**To do:**
Please locate and copy every line of the records that contains the word "petal", matching case exactly.

**Records for the task:**
▼

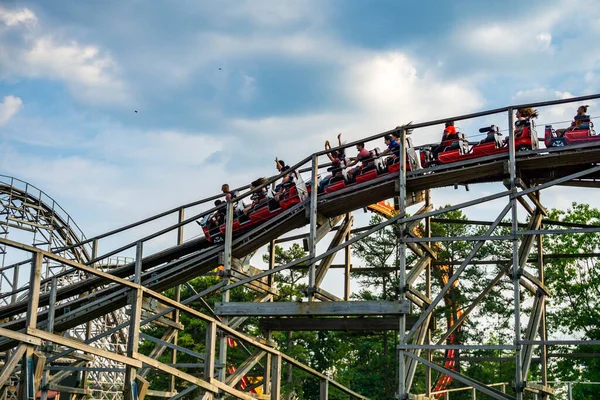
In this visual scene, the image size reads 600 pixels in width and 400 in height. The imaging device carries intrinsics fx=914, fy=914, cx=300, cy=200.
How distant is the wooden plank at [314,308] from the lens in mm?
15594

▲
▼

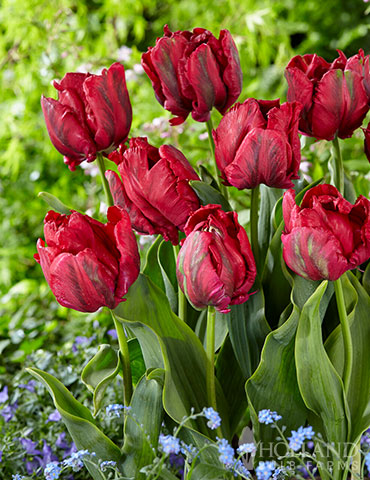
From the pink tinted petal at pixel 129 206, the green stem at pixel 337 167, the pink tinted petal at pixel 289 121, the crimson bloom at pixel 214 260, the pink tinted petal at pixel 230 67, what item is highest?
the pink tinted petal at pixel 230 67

▲
▼

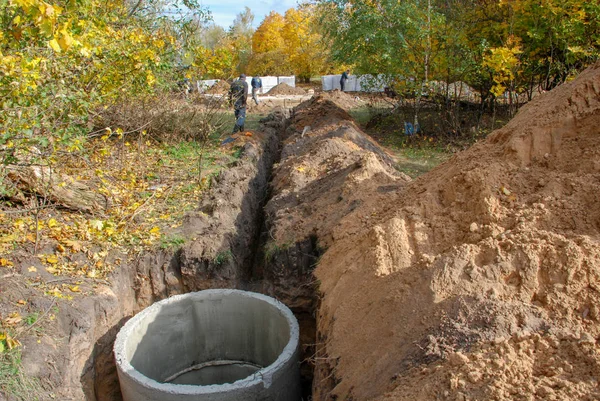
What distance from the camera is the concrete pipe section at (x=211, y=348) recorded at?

▲

**Solution below:**
From the pink tinted petal at pixel 129 206, the green stem at pixel 337 167, the pink tinted petal at pixel 289 121, the crimson bloom at pixel 214 260, the pink tinted petal at pixel 230 67, what item is highest?
the pink tinted petal at pixel 230 67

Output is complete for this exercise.